Notice of Intent to Amend the Prescription Drug List: Vitamin D
August 19, 2020
Our file number: 20-110519-351
The purpose of this Notice of Intent to Amend is to notify that the Prescription Drug List (PDL) qualifier for Vitamin D will be amended to allow non-prescription status for products a) containing up to 62.5 µg or 2,500 International Units (IU)/dosage form for oral use; or b) with a maximum recommended daily oral intake of 2,500 IU. Only the Human part of the PDL will be revised.
The current listing is:
any of the
|Vitamin D||-||In oral dosage form containing more than 1,000 International Units of Vitamin D per dosage form or, where the largest recommended daily dosage shown on the label would, if consumed by a person, result in the daily intake by that person of more than 1,000 International Units of Vitamin D||2013-12-19|
The new listing will be:
any of the
|Vitamin D||-||In oral dosage form containing more than 62.5 µg or 2,500 International Units of Vitamin D per dosage form, or where the largest recommended daily dosage shown on the label would result in the daily intake by that person of more than 62.5 µg or 2,500 International Units of Vitamin D||2021-02-24|
The proposal to amend the PDL in relation to the Vitamin D was communicated through a Notice of Consultation posted on Health Canada's website on May 22, 2019. The 75-day consultation period ended on July 22, 2019.
There were 9 comments in total that were received in response to this consultation: 2 comments opposed the change and 7 comments supported it.

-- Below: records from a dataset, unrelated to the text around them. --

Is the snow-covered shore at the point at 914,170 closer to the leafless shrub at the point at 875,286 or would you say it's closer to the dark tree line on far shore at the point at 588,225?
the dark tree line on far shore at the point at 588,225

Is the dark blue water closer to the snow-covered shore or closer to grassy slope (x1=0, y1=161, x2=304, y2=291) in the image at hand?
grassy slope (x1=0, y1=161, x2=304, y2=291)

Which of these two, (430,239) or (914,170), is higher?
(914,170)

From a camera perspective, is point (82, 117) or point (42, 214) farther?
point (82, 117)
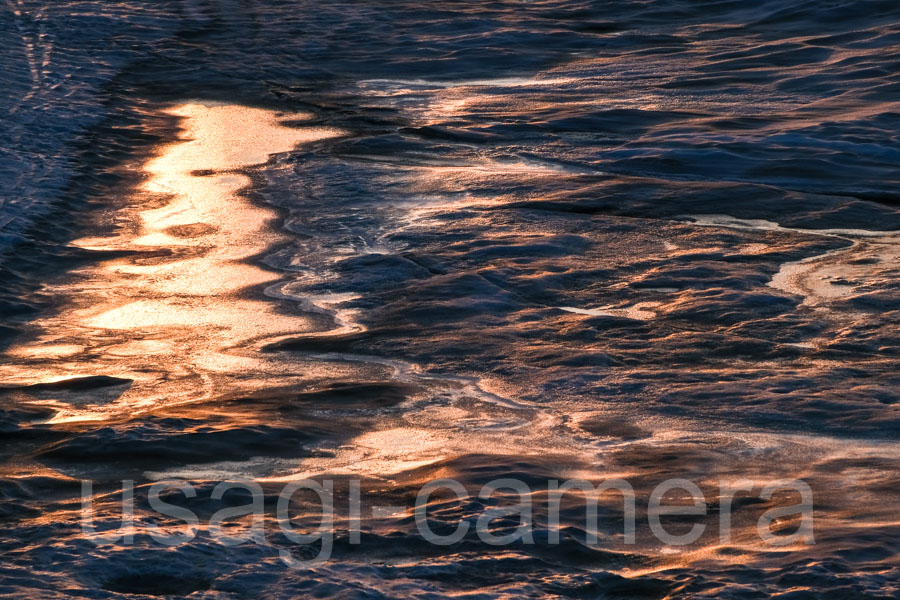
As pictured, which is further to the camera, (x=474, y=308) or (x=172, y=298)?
(x=172, y=298)

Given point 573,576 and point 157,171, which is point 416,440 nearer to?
point 573,576

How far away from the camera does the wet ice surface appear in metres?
2.49

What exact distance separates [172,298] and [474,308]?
1209 millimetres

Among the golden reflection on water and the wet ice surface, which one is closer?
the wet ice surface

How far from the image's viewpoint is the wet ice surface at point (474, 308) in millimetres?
2486

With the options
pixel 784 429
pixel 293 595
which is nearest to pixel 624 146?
pixel 784 429

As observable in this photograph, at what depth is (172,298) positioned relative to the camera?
15.5 ft

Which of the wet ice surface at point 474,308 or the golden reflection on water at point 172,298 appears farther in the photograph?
the golden reflection on water at point 172,298

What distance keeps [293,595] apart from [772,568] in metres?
0.93

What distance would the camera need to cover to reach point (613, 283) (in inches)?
186

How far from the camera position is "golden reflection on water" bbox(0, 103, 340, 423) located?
3.96 m

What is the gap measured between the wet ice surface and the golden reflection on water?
0.02 meters

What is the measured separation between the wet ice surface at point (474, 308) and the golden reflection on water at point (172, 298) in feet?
0.06

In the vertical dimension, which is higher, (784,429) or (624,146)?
(624,146)
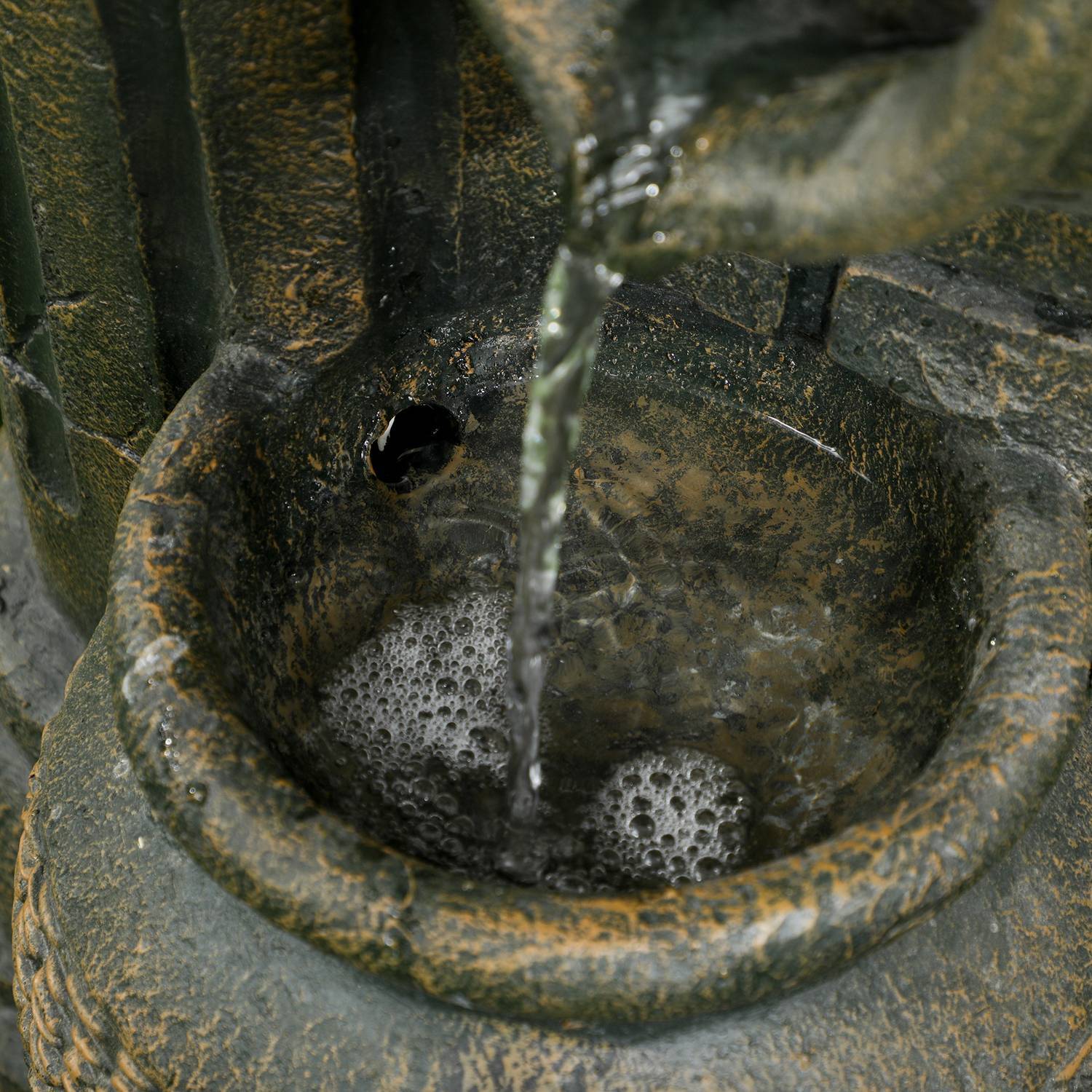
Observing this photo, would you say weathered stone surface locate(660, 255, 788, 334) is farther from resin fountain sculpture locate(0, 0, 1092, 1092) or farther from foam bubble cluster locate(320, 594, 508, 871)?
foam bubble cluster locate(320, 594, 508, 871)

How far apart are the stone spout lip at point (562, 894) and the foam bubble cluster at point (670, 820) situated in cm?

Vitamin D (cholecalciferol and ergocalciferol) facilitates the absorption of calcium and phosphate, which play a significant role in bone mineralization. Vitamin D is synthesized in the skin under influence of the sun, but it can also be obtained from foods and supplements. It was added to Schedule F (now known as the PDL) in 1997, which restricted the amounts of vitamin D levels up to 1,000 IU/daily dose in non-prescription products.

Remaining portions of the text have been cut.